**Task prompt**
Repeat the records below exactly as they appear.

**Data rows**
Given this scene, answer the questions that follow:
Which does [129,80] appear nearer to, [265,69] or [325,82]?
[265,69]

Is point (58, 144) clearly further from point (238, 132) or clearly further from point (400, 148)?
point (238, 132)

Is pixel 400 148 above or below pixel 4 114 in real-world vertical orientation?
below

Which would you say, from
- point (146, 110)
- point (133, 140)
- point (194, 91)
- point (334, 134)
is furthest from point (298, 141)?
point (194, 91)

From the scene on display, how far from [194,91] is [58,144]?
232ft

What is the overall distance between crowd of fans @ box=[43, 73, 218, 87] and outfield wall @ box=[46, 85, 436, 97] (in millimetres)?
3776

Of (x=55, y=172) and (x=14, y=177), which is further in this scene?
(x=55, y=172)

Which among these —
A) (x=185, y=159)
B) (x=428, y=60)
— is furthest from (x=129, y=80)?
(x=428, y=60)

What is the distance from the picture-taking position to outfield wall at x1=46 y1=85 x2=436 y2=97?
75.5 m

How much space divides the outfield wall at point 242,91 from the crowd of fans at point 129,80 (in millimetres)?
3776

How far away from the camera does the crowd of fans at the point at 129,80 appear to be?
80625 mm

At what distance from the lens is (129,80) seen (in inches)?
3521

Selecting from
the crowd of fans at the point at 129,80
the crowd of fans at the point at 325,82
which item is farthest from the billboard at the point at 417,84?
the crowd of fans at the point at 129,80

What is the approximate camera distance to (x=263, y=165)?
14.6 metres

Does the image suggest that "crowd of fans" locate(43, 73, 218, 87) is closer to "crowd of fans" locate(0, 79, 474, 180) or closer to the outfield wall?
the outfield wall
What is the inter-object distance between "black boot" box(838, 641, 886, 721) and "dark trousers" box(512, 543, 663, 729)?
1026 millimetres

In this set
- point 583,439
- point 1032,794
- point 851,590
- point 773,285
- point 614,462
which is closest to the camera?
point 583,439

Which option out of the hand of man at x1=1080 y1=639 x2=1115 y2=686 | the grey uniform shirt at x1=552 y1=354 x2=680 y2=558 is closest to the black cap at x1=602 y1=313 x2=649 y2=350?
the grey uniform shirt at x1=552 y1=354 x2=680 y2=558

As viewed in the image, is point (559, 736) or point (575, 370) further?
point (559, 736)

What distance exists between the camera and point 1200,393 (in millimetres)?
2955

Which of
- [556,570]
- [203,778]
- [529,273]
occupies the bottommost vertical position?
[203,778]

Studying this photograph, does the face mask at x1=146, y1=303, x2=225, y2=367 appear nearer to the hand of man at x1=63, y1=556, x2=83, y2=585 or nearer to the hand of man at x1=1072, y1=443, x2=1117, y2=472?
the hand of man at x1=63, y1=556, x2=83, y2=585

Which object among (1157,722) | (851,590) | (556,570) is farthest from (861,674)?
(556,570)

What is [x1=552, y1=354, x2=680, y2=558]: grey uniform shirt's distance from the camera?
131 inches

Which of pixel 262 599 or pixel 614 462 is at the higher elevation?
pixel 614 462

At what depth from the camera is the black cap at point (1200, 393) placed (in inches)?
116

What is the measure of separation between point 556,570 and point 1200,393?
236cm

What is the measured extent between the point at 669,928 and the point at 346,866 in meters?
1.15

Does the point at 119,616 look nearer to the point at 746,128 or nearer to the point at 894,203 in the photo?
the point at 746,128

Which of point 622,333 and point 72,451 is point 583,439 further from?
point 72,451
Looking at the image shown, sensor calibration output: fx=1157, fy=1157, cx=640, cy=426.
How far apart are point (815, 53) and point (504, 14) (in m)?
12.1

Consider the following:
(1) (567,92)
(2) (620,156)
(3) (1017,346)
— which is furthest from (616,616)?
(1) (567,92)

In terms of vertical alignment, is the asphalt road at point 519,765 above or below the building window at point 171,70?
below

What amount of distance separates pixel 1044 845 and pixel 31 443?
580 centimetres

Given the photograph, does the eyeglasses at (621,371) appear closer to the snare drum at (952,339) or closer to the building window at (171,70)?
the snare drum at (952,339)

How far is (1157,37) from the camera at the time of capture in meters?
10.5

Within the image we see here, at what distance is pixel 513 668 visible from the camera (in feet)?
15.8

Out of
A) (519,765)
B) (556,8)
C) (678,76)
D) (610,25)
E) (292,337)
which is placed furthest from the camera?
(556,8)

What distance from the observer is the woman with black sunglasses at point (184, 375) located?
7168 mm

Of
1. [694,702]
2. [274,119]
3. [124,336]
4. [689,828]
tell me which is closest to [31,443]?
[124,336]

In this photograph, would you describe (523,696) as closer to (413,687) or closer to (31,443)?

**Full output**
Given this scene, answer the questions that follow:
Which does [129,80] appear nearer to, [265,69] or [325,82]?
[265,69]

Is point (58, 144) clearly further from point (238, 132) or clearly further from point (400, 148)?
point (238, 132)

Is pixel 400 148 above or below pixel 4 114 in real-world vertical orientation?
below

Which would you say, from
- point (146, 110)
- point (133, 140)
- point (194, 91)
- point (334, 134)
is furthest from point (298, 141)?
point (194, 91)

From the scene on display, how far from [194,91] is [58,144]?
232ft

What is the overall distance between crowd of fans @ box=[43, 73, 218, 87] and outfield wall @ box=[46, 85, 436, 97] (in millimetres)?
3776

Of (x=55, y=172) and (x=14, y=177), which is further in this scene?
(x=55, y=172)

Which among these —
A) (x=185, y=159)
B) (x=428, y=60)
— is furthest from (x=129, y=80)?
(x=428, y=60)

What is the distance from the picture-taking position to outfield wall at x1=46 y1=85 x2=436 y2=97?
75.5 m

How much space divides the outfield wall at point 242,91 from the crowd of fans at point 129,80 (in millimetres)?
3776

How far away from the camera does the crowd of fans at the point at 129,80 appear to be?
80625 mm

At what distance from the lens is (129,80) seen (in inches)?
3521

Selecting from
the crowd of fans at the point at 129,80
the crowd of fans at the point at 325,82
which item is farthest from the billboard at the point at 417,84?
the crowd of fans at the point at 129,80

What is the approximate camera distance to (x=263, y=165)?
14.6 metres

Does the image suggest that "crowd of fans" locate(43, 73, 218, 87) is closer to "crowd of fans" locate(0, 79, 474, 180) or closer to the outfield wall?
the outfield wall
What is the inter-object distance between "black boot" box(838, 641, 886, 721) and "dark trousers" box(512, 543, 663, 729)?
1026 millimetres

In this set
- point 583,439
- point 1032,794
- point 851,590
- point 773,285
- point 614,462
which is closest to the camera?
point 583,439

Which option out of the hand of man at x1=1080 y1=639 x2=1115 y2=686 | the grey uniform shirt at x1=552 y1=354 x2=680 y2=558 is closest to the black cap at x1=602 y1=313 x2=649 y2=350?
the grey uniform shirt at x1=552 y1=354 x2=680 y2=558

As viewed in the image, is point (559, 736) or point (575, 370) further?
point (559, 736)

What distance exists between the camera and point 1200,393 (in millimetres)?
2955

Which of
- [556,570]
- [203,778]
- [529,273]
occupies the bottommost vertical position?
[203,778]

Studying this photograph, does the face mask at x1=146, y1=303, x2=225, y2=367 appear nearer to the hand of man at x1=63, y1=556, x2=83, y2=585 or nearer to the hand of man at x1=1072, y1=443, x2=1117, y2=472?
the hand of man at x1=63, y1=556, x2=83, y2=585

Which object among (1157,722) | (851,590) | (556,570) is farthest from (861,674)?
(556,570)

What is [x1=552, y1=354, x2=680, y2=558]: grey uniform shirt's distance from the camera?
131 inches

Which of pixel 262 599 or pixel 614 462 is at the higher elevation?
pixel 614 462

At what depth from the camera is the black cap at point (1200, 393) placed (in inches)?
116

What is the measure of separation between point 556,570 and point 1200,393?
236cm

What is the measured extent between the point at 669,928 and the point at 346,866 in meters?
1.15

Does the point at 119,616 look nearer to the point at 746,128 or nearer to the point at 894,203 in the photo?
the point at 746,128

Which of point 622,333 and point 72,451 is point 583,439 further from?
point 72,451
Looking at the image shown, sensor calibration output: fx=1157, fy=1157, cx=640, cy=426.
How far apart are point (815, 53) and point (504, 14) (in m)?
12.1

Consider the following:
(1) (567,92)
(2) (620,156)
(3) (1017,346)
— which is furthest from (616,616)?
(1) (567,92)

In terms of vertical alignment, is the asphalt road at point 519,765 above or below the building window at point 171,70?
below

What amount of distance separates pixel 1044 845 and pixel 31 443?
580 centimetres

Given the photograph, does the eyeglasses at (621,371) appear closer to the snare drum at (952,339) or closer to the building window at (171,70)?
the snare drum at (952,339)

How far is (1157,37) from the camera at the time of capture in meters?
10.5

Within the image we see here, at what distance is pixel 513 668 visible from the camera (in feet)?
15.8

Out of
A) (519,765)
B) (556,8)
C) (678,76)
D) (610,25)
E) (292,337)
which is placed furthest from the camera?
(556,8)

What distance from the observer is the woman with black sunglasses at point (184, 375) located?
7168 mm

Of
1. [694,702]
2. [274,119]
3. [124,336]
4. [689,828]
tell me which is closest to [31,443]?
[124,336]

In this photograph, would you describe (523,696) as closer to (413,687) or closer to (31,443)?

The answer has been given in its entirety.